» STATED TASK A:
Locate every line in the rows that contains the string "white" and copy each of those lines.
[Start DOCUMENT EXCERPT]
April 14, 2015

Why the CBC should boycott Israeli Prime Minister Netanyahu’s speech

(theGrio) the invitation of House Speaker John Boehner, Israeli Prime Minister Benjamin “Bibi” Netanyahu is giving a speech before a joint session of Congress in March. And he’s doing it because he and Boehner want to undermine President Obama and make him look bad. So far, two members of the Congressional Black Caucus — veteran civil rights icon Rep. John Lewis (D-Ga.) and CBC chairman G. K. Butterfield (D-N.C.) have announced they will not attend the speech.

Lewis told the AP “I think it’s an affront to the president and the State Department what the speaker did.” Calling Boehner’s actions “unprecedented” and the Netanyahu visit “politicized,” Butterfield said he was “very disappointed that the speaker would cause such a ruckus” among members of Congress.



And good for them. Other prominent Democrats, including Vice President Joe Biden, Secretary of State John Kerry and Rep. Earl Blumenauer (D-Ore.) are skipping the event, and several prominent Senate Democrats are considering it as well. And while AIPAC — the largest pro-Israel lobbying group — has given Netanyahu a thumbs up, Jewish groups as broad and diverse as the Union for Reform Judaism (the largest Jewish denomination in the U.S.), the ADL, J Street and Jewish Voice for Peacehave spoken out against the planned address.

The Obama administration said the president will not meet with Netanyahu because of the “proximity to the Israeli election,” which occurs two weeks after the prime minister’s visit and would give the impression Obama is interfering with a foreign country’s political process.

Now, the rest of the CBC should follow suit and boycott the Netanyahu speech. The president, as the head of state in this country, was left in the dark and was not consulted about the prime minister’s visit. The move was highly abnormal and against protocol, some even suggesting against the law and an act of treason. Even Fox News’ Chris Wallace expressed “shock” over the decision to bypass the president. So Boehner and Bibi deserve the same amount of respect they are showing President Obama, which is none.
[End DOCUMENT EXCERPT]
[Start RECORDS SHOWN]
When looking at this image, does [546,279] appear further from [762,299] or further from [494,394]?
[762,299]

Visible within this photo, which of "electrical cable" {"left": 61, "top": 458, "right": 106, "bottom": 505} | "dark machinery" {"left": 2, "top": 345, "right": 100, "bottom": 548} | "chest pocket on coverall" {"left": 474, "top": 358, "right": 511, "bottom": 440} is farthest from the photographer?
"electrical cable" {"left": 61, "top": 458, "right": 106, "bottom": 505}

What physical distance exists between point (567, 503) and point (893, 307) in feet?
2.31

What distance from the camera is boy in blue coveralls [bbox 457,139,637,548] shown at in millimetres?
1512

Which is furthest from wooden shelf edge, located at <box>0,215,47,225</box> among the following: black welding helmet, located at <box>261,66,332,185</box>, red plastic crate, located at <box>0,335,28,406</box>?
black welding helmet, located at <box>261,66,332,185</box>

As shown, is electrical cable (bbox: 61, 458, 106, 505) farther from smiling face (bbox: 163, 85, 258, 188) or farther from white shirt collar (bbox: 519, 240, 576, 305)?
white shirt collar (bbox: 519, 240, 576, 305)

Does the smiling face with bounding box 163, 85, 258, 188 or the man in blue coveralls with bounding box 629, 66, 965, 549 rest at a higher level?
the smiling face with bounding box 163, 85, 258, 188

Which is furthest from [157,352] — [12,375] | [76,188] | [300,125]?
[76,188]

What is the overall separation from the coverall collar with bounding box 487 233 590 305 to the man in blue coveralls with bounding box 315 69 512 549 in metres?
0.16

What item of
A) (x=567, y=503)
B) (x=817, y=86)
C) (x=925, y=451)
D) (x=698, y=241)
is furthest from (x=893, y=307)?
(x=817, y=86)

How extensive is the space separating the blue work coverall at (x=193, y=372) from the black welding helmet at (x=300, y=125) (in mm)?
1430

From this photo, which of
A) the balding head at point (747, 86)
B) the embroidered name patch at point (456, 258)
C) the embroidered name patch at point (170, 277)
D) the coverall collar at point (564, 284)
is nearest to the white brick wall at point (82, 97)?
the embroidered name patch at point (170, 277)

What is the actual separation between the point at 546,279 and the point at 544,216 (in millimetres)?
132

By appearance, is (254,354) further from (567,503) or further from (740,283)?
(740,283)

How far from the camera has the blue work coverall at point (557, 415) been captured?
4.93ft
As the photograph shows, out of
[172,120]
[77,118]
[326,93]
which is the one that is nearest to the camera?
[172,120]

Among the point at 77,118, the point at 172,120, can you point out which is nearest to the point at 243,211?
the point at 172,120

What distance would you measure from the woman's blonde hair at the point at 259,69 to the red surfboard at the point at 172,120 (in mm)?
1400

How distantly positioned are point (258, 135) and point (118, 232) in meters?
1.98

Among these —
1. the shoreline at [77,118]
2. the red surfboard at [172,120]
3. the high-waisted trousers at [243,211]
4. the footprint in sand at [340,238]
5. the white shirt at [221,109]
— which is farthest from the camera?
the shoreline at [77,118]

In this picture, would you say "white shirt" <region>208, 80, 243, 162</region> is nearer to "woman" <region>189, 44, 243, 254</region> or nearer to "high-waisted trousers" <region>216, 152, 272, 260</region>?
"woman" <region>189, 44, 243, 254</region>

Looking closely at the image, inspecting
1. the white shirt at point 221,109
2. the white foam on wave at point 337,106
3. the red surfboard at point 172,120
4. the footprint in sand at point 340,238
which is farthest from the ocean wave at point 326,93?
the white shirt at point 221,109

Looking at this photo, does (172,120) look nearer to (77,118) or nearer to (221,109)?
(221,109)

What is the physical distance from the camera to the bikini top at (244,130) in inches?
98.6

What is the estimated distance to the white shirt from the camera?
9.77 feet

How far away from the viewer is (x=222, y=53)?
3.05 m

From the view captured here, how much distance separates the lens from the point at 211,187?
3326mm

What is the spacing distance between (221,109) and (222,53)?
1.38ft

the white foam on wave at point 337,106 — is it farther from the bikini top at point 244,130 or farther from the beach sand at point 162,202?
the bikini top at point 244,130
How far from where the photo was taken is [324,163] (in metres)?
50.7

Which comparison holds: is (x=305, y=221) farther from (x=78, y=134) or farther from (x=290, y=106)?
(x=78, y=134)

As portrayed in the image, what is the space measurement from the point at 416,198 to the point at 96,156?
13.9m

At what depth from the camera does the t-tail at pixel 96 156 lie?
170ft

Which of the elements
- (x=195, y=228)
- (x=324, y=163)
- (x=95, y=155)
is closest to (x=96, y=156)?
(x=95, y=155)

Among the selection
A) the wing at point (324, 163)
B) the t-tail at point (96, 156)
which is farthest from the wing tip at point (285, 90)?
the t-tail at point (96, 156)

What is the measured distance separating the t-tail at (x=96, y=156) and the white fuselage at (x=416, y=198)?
[End RECORDS SHOWN]
» STATED TASK B:
According to the article on the Netanyahu speech, which two members of the Congressional Black Caucus had announced they would not attend?

» TASK ANSWER A:
As shown, is electrical cable (bbox: 61, 458, 106, 505) farther from smiling face (bbox: 163, 85, 258, 188) or farther from white shirt collar (bbox: 519, 240, 576, 305)?
white shirt collar (bbox: 519, 240, 576, 305)
is nearest to the white brick wall at point (82, 97)?
5. the white shirt at [221,109]
In this picture, would you say "white shirt" <region>208, 80, 243, 162</region> is nearer to "woman" <region>189, 44, 243, 254</region> or nearer to "high-waisted trousers" <region>216, 152, 272, 260</region>?
1. the white shirt at point 221,109
2. the white foam on wave at point 337,106
the white shirt at point 221,109
What is the estimated distance to the white shirt from the camera?
the white foam on wave at point 337,106 — is it farther from the bikini top at point 244,130 or farther from the beach sand at point 162,202?
What is the measured distance separating the t-tail at (x=96, y=156) and the white fuselage at (x=416, y=198)?

» TASK ANSWER B:
Rep. John Lewis (D-Ga.) and CBC chairman G. K. Butterfield (D-N.C.).